**EXERCISE:** Switch each "green tree" in the items below to "leafy tree", and write out all the lines again with nothing else changed.

## Start RECORD SET

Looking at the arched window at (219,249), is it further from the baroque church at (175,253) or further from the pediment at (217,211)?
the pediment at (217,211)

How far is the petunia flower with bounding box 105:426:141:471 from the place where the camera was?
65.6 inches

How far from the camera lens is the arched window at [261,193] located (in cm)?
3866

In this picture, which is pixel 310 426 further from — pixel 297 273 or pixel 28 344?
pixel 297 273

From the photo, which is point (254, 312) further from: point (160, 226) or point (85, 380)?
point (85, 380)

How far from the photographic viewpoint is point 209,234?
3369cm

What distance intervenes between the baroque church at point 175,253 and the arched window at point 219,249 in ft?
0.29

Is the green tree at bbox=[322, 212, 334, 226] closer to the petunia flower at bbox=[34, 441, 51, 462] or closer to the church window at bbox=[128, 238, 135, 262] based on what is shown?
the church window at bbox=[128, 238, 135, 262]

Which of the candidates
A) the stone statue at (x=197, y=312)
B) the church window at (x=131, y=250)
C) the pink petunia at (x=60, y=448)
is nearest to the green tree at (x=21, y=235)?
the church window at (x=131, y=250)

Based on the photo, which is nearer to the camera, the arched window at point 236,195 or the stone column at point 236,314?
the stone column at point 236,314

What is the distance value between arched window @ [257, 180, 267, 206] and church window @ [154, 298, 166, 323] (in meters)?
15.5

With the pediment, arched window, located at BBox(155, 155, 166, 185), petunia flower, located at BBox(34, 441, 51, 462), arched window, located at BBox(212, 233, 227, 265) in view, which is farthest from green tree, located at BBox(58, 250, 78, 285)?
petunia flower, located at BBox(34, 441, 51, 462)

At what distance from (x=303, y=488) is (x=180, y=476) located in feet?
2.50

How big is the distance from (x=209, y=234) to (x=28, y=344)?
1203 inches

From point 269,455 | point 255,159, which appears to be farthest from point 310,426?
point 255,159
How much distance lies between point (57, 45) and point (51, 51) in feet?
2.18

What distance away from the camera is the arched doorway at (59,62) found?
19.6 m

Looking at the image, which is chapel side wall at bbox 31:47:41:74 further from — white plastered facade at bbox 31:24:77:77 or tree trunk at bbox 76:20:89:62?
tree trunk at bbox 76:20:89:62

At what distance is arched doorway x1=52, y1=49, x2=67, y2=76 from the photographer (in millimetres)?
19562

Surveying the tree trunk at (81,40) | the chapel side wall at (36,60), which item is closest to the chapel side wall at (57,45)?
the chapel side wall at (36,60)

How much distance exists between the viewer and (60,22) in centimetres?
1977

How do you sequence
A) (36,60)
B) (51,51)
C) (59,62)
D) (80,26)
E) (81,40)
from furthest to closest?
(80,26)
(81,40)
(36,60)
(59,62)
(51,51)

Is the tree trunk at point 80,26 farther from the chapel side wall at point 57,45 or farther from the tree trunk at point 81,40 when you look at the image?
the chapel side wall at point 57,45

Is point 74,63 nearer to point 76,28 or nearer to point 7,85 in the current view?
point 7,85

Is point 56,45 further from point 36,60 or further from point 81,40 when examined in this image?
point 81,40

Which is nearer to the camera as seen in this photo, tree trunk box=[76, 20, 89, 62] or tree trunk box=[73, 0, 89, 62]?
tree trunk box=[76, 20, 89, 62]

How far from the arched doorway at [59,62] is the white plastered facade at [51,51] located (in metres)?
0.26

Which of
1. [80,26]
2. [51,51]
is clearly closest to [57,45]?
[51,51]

## End RECORD SET

**REPLY:**
Looking at the arched window at (219,249), is it further from the baroque church at (175,253) or further from the pediment at (217,211)?
the pediment at (217,211)

How far is the petunia flower with bounding box 105:426:141:471 from the place where the camera was?
65.6 inches

How far from the camera lens is the arched window at [261,193] located (in cm)?
3866

In this picture, which is pixel 310 426 further from — pixel 297 273 or pixel 28 344?
pixel 297 273

From the photo, which is point (254, 312) further from: point (160, 226) or point (85, 380)?
point (85, 380)

How far from the photographic viewpoint is point 209,234?
3369cm

What distance intervenes between the baroque church at point 175,253 and the arched window at point 219,249 in ft?
0.29

Is the leafy tree at bbox=[322, 212, 334, 226] closer to the petunia flower at bbox=[34, 441, 51, 462] or closer to the church window at bbox=[128, 238, 135, 262] based on what is shown?
the church window at bbox=[128, 238, 135, 262]

Which of the candidates
A) the stone statue at (x=197, y=312)
B) the church window at (x=131, y=250)
C) the pink petunia at (x=60, y=448)
is nearest to the leafy tree at (x=21, y=235)?
the church window at (x=131, y=250)

Based on the photo, which is nearer to the camera, the arched window at point 236,195 or the stone column at point 236,314?
the stone column at point 236,314

What is the distance value between arched window @ [257, 180, 267, 206] and church window @ [154, 298, 166, 323] (in meters)?
15.5

With the pediment, arched window, located at BBox(155, 155, 166, 185), petunia flower, located at BBox(34, 441, 51, 462), arched window, located at BBox(212, 233, 227, 265) in view, which is farthest from leafy tree, located at BBox(58, 250, 78, 285)?
petunia flower, located at BBox(34, 441, 51, 462)

At what distance from (x=303, y=488) is (x=180, y=476) located in feet?
2.50

How big is the distance from (x=209, y=234) to (x=28, y=344)?
1203 inches

From point 269,455 | point 255,159, which appears to be farthest from point 310,426?
point 255,159
How much distance lies between point (57, 45) and point (51, 51) in feet?
2.18

What distance away from the camera is the arched doorway at (59,62) found?
19.6 m

Looking at the image, which is chapel side wall at bbox 31:47:41:74 further from — white plastered facade at bbox 31:24:77:77 or tree trunk at bbox 76:20:89:62?
tree trunk at bbox 76:20:89:62

At what distance is arched doorway x1=52, y1=49, x2=67, y2=76 from the photographer (in millimetres)?
19562

Surveying the tree trunk at (81,40) | the chapel side wall at (36,60), which item is closest to the chapel side wall at (57,45)?
the chapel side wall at (36,60)

How much distance exists between the viewer and (60,22) in centimetres?
1977

How do you sequence
A) (36,60)
B) (51,51)
C) (59,62)
D) (80,26)
E) (81,40)
from furthest to closest?
(80,26)
(81,40)
(36,60)
(59,62)
(51,51)

Is the tree trunk at point 80,26 farther from the chapel side wall at point 57,45 or farther from the tree trunk at point 81,40 when you look at the image?
the chapel side wall at point 57,45

Is point 74,63 nearer to point 76,28 or nearer to point 7,85 in the current view?
point 7,85

Is point 56,45 further from point 36,60 or further from point 81,40 when examined in this image?
point 81,40

Which is nearer to the camera as seen in this photo, tree trunk box=[76, 20, 89, 62] or tree trunk box=[73, 0, 89, 62]?
tree trunk box=[76, 20, 89, 62]

How far from the arched doorway at [59,62] is the white plastered facade at [51,51] located (in metres)?
0.26

Which of
1. [80,26]
2. [51,51]
is clearly closest to [57,45]?
[51,51]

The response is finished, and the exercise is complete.